▸ What the exercise asks:
Return the lines of the listing below exactly as they appear, beginning at the one with "giant-asian-praying-mantis" and stopping after the one with "Les routiers du désert"; do not include pictures.

▸ Provided data:
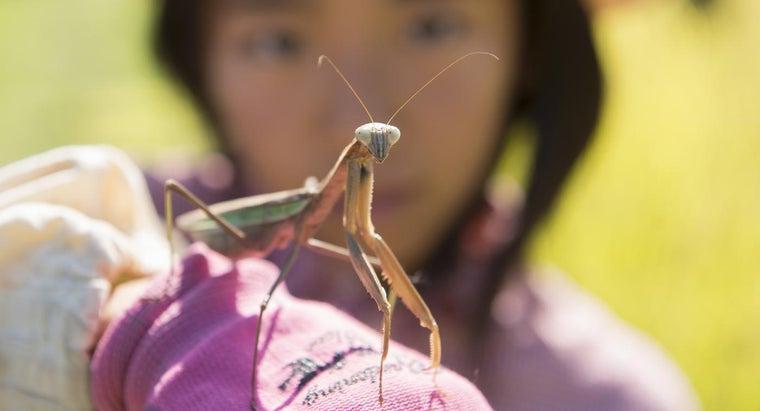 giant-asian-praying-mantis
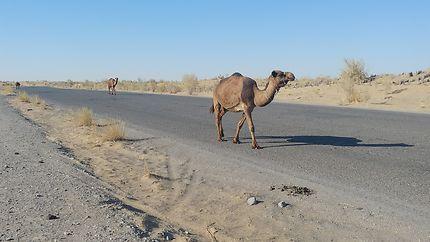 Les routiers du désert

...

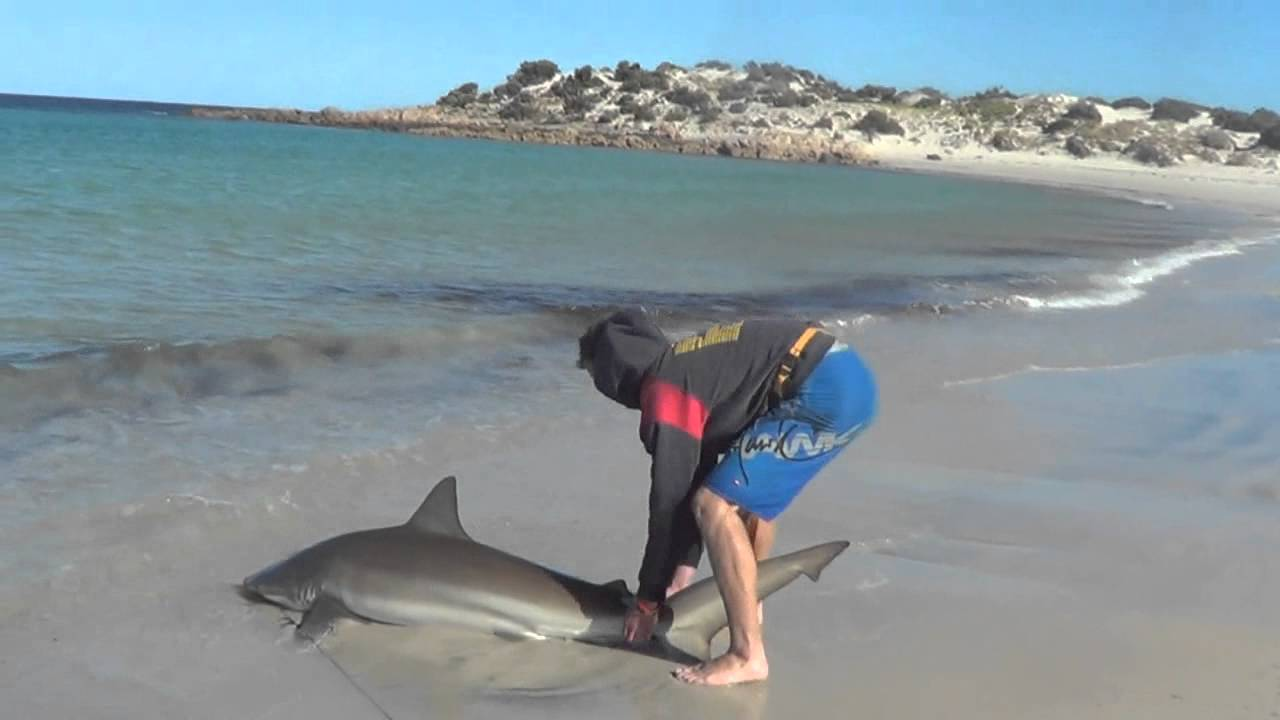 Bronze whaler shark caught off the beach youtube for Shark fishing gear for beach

---

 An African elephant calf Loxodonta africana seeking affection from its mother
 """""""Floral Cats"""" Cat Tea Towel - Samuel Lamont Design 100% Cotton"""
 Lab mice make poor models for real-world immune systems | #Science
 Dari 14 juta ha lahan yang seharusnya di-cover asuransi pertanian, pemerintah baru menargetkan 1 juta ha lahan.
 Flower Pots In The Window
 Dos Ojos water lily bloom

▸ Exercise output:
 giant-asian-praying-mantis
 Les routiers du désert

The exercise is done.